◆ What this task involves ◆
Restate the full set of records exactly, without adding or dropping a word.

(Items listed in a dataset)
========================================

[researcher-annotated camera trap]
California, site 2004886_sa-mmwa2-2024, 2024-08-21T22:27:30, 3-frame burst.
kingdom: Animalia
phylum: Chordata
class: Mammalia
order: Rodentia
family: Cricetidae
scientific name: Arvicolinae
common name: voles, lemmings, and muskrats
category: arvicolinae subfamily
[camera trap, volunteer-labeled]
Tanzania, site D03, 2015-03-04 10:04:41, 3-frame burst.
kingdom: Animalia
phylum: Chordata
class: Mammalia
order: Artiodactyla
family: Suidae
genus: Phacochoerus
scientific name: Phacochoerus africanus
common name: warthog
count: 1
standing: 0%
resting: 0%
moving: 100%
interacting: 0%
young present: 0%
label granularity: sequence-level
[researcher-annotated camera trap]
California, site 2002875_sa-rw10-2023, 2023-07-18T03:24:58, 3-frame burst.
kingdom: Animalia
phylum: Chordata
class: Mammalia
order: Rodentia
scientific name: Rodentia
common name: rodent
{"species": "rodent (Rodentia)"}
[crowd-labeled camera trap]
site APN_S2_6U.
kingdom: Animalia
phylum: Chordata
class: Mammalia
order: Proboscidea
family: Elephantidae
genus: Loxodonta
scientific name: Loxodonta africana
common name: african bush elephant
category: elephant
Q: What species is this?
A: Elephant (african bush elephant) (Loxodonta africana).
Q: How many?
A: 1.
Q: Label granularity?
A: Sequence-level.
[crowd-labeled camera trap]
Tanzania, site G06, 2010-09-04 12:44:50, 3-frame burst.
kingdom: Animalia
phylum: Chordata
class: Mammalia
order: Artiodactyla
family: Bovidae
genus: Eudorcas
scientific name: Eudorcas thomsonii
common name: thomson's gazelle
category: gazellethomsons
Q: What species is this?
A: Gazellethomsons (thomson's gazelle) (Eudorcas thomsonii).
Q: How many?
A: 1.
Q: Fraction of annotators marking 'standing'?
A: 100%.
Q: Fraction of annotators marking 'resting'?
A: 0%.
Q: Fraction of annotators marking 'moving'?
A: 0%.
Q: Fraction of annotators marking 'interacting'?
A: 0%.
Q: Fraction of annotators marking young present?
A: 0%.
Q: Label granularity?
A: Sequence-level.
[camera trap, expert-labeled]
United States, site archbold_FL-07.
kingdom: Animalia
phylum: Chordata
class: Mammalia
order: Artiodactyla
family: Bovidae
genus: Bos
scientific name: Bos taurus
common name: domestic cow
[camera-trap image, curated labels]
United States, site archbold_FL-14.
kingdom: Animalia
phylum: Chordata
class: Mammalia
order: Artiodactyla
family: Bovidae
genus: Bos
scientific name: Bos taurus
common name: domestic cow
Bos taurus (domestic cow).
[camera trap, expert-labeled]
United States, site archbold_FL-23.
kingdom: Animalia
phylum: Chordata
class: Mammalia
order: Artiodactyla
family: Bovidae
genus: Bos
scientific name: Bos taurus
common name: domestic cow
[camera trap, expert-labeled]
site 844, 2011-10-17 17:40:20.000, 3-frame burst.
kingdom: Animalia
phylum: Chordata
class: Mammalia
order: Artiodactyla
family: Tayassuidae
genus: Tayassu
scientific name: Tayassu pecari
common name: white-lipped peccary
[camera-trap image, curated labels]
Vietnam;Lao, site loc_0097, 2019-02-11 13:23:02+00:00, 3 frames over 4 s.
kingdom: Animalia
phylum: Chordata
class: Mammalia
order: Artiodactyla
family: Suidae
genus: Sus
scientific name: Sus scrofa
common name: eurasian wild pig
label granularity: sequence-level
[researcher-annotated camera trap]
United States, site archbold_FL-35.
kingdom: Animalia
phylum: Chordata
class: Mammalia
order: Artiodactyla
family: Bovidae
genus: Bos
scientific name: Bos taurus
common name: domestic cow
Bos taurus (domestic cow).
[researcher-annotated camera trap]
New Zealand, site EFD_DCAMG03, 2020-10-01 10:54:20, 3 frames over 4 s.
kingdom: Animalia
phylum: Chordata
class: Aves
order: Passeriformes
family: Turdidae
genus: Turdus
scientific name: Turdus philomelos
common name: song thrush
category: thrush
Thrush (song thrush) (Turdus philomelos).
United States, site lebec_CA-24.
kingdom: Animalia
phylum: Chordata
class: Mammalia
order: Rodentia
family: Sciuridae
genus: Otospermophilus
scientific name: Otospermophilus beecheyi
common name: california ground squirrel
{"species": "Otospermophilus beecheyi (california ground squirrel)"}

========================================

◆ Result for this task ◆
[researcher-annotated camera trap]
California, site 2004886_sa-mmwa2-2024, 2024-08-21T22:27:30, 3-frame burst.
kingdom: Animalia
phylum: Chordata
class: Mammalia
order: Rodentia
family: Cricetidae
scientific name: Arvicolinae
common name: voles, lemmings, and muskrats
category: arvicolinae subfamily
[camera trap, volunteer-labeled]
Tanzania, site D03, 2015-03-04 10:04:41, 3-frame burst.
kingdom: Animalia
phylum: Chordata
class: Mammalia
order: Artiodactyla
family: Suidae
genus: Phacochoerus
scientific name: Phacochoerus africanus
common name: warthog
count: 1
standing: 0%
resting: 0%
moving: 100%
interacting: 0%
young present: 0%
label granularity: sequence-level
[researcher-annotated camera trap]
California, site 2002875_sa-rw10-2023, 2023-07-18T03:24:58, 3-frame burst.
kingdom: Animalia
phylum: Chordata
class: Mammalia
order: Rodentia
scientific name: Rodentia
common name: rodent
{"species": "rodent (Rodentia)"}
[crowd-labeled camera trap]
site APN_S2_6U.
kingdom: Animalia
phylum: Chordata
class: Mammalia
order: Proboscidea
family: Elephantidae
genus: Loxodonta
scientific name: Loxodonta africana
common name: african bush elephant
category: elephant
Q: What species is this?
A: Elephant (african bush elephant) (Loxodonta africana).
Q: How many?
A: 1.
Q: Label granularity?
A: Sequence-level.
[crowd-labeled camera trap]
Tanzania, site G06, 2010-09-04 12:44:50, 3-frame burst.
kingdom: Animalia
phylum: Chordata
class: Mammalia
order: Artiodactyla
family: Bovidae
genus: Eudorcas
scientific name: Eudorcas thomsonii
common name: thomson's gazelle
category: gazellethomsons
Q: What species is this?
A: Gazellethomsons (thomson's gazelle) (Eudorcas thomsonii).
Q: How many?
A: 1.
Q: Fraction of annotators marking 'standing'?
A: 100%.
Q: Fraction of annotators marking 'resting'?
A: 0%.
Q: Fraction of annotators marking 'moving'?
A: 0%.
Q: Fraction of annotators marking 'interacting'?
A: 0%.
Q: Fraction of annotators marking young present?
A: 0%.
Q: Label granularity?
A: Sequence-level.
[camera trap, expert-labeled]
United States, site archbold_FL-07.
kingdom: Animalia
phylum: Chordata
class: Mammalia
order: Artiodactyla
family: Bovidae
genus: Bos
scientific name: Bos taurus
common name: domestic cow
[camera-trap image, curated labels]
United States, site archbold_FL-14.
kingdom: Animalia
phylum: Chordata
class: Mammalia
order: Artiodactyla
family: Bovidae
genus: Bos
scientific name: Bos taurus
common name: domestic cow
Bos taurus (domestic cow).
[camera trap, expert-labeled]
United States, site archbold_FL-23.
kingdom: Animalia
phylum: Chordata
class: Mammalia
order: Artiodactyla
family: Bovidae
genus: Bos
scientific name: Bos taurus
common name: domestic cow
[camera trap, expert-labeled]
site 844, 2011-10-17 17:40:20.000, 3-frame burst.
kingdom: Animalia
phylum: Chordata
class: Mammalia
order: Artiodactyla
family: Tayassuidae
genus: Tayassu
scientific name: Tayassu pecari
common name: white-lipped peccary
[camera-trap image, curated labels]
Vietnam;Lao, site loc_0097, 2019-02-11 13:23:02+00:00, 3 frames over 4 s.
kingdom: Animalia
phylum: Chordata
class: Mammalia
order: Artiodactyla
family: Suidae
genus: Sus
scientific name: Sus scrofa
common name: eurasian wild pig
label granularity: sequence-level
[researcher-annotated camera trap]
United States, site archbold_FL-35.
kingdom: Animalia
phylum: Chordata
class: Mammalia
order: Artiodactyla
family: Bovidae
genus: Bos
scientific name: Bos taurus
common name: domestic cow
Bos taurus (domestic cow).
[researcher-annotated camera trap]
New Zealand, site EFD_DCAMG03, 2020-10-01 10:54:20, 3 frames over 4 s.
kingdom: Animalia
phylum: Chordata
class: Aves
order: Passeriformes
family: Turdidae
genus: Turdus
scientific name: Turdus philomelos
common name: song thrush
category: thrush
Thrush (song thrush) (Turdus philomelos).
United States, site lebec_CA-24.
kingdom: Animalia
phylum: Chordata
class: Mammalia
order: Rodentia
family: Sciuridae
genus: Otospermophilus
scientific name: Otospermophilus beecheyi
common name: california ground squirrel
{"species": "Otospermophilus beecheyi (california ground squirrel)"}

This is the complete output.